Emiko looked up from her corner of the table and nodded shyly. She dipped her brush into a small clay pot, tapped it lightly on the pot’s rim, and colored in the delicate blush on a woman’s face. From where he stood, Keishin could almost feel the warmth radiating from the painted cheek.
“Will you be staying to see the stars tonight?” Fumiko said. “It will be quite a sight. I have lived in this village all my life, and yet every night feels new.”
“We do not know what our plans are yet,” Hana said. “But thank you for sharing your work with us. Everything is so beautiful.”
“Every hope deserves to sparkle in the sky.” Fumiko smiled, deepening the lines around her eyes. She patted Hana’s hand. “Even for just one night.”
—
A question was wedged between Keishin’s brows when they left Fumiko’s home. “Were the paintings they were making supposed to be stars?”
“They will be. They are not finished yet. Once they dry, they will be sent to those houses over there.” Hana pointed to an intersecting street. “Those families are responsible for attaching the painted washi to a bamboo frame. The households across from them are in charge of inserting the string and bending the bamboo to make sure that everything is firmly stuck together.”
Keishin narrowed his eyes, imagining the assembly. “They’re making kites?”
“One kite for every hope that is sent to the village. Tonight, they will float in the sky as stars. This is the one place that the Shiikuin are forbidden to go, a place where we can pretend that we are free.”
“So that’s why Haruto told us to meet him here,” Keishin said. “Because the Shiikuin can’t follow us.”
“That, and because the person he trusts most in this world lives in this village.”
“Who?”
A tall woman with white-blond hair whose face bore a striking resemblance to Haruto’s walked up behind Hana. “His mother.”
Hana twisted around and bowed to her. “Masuda-san.”
“Hana,” Masuda Masako said without smiling.
“Is Haruto here?”
Masako raised her hand, silencing her.
Hana nodded, glancing around to check if anyone had overheard them.
Masako narrowed her eyes at Keishin. “Outsider,” she hissed beneath her breath.
Masako said the word so sharply that it sliced through the air and nicked Keishin’s left cheek. Keishin flinched. The word wasall too familiar. It was how he felt about himself no matter where he was. It may as well have been his name.
“Keishin is a friend, Masuda-san,” Hana said, looking her directly in the eye.
“You have no idea what kind of danger you have put all of us in, Hana.”

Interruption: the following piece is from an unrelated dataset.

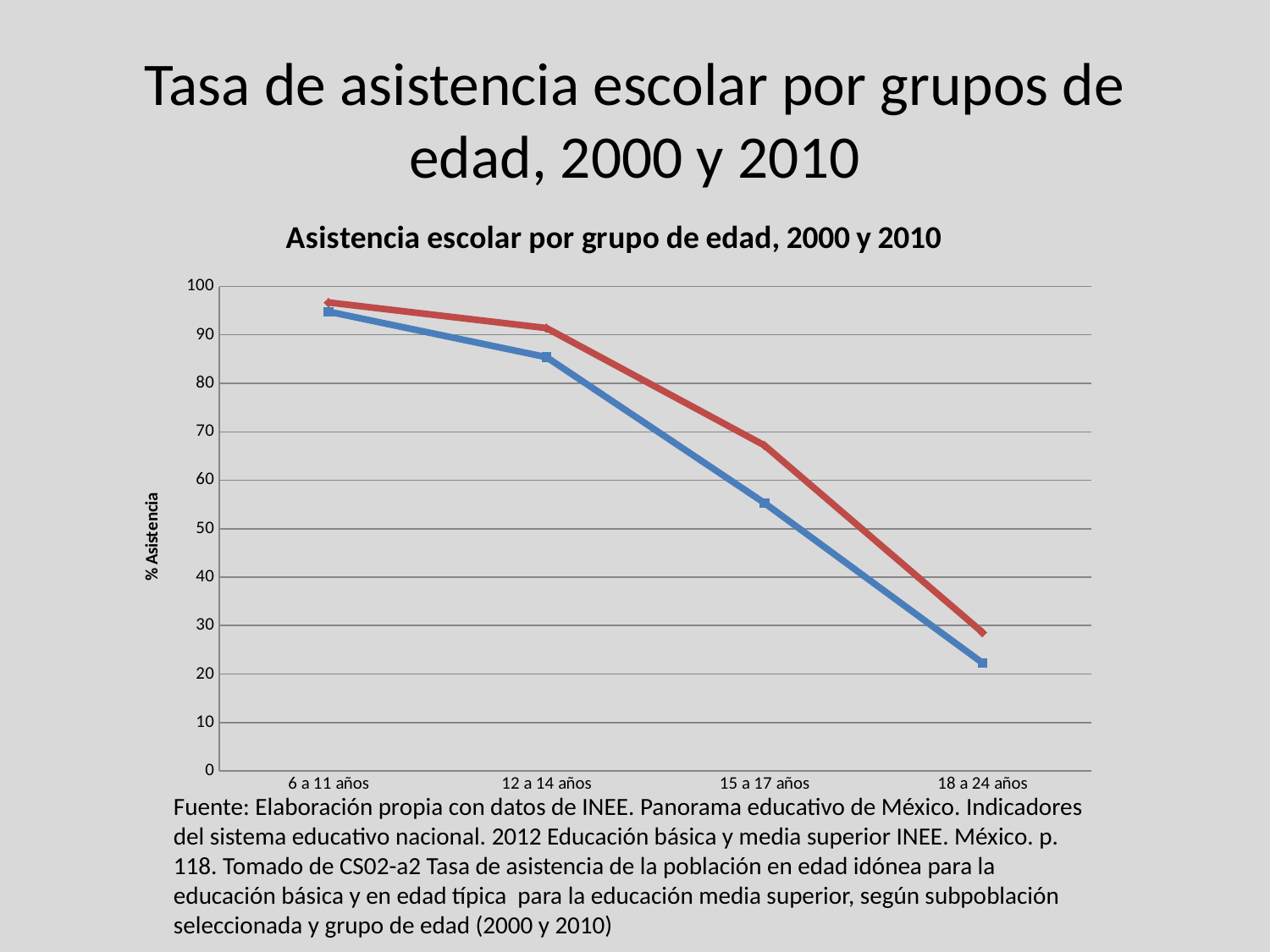
How many age-group categories are shown on the x axis? 4 How many lines are plotted on the chart? 2 Is the value of the blue line for '12 a 14 años' greater or less than 80? greater What is the title of the chart? Asistencia escolar por grupo de edad, 2000 y 2010 Which age group has the lowest value on the blue line? 18 a 24 años At '15 a 17 años', which line has the larger value, the red line or the blue line? red line Is the value of the blue line for '15 a 17 años' greater or less than 50? greater Is the value of the red line for '18 a 24 años' greater or less than 30? less What kind of chart is shown on the slide? line chart What is the label of the vertical axis? % Asistencia Which age group has the highest value on the red line? 6 a 11 años Do the values of the blue line rise or fall as you move from '6 a 11 años' to '18 a 24 años'? fall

“I know. I am truly sorry. We will leave as soon as—”
“As soon as,” Masako cut Hana off, her face dark, “you see what they have done to my son. Because of you.”
—
Masako’s home sat in the shade of a large tree. Gampi bushes, mitsumata shrubs, and kozo bushes grew as they pleased over its front garden, nearly covering the path to the house.
“Take care not to step on them.” Masako stepped over one of the overgrown shrubs. “I need them to make my paper.”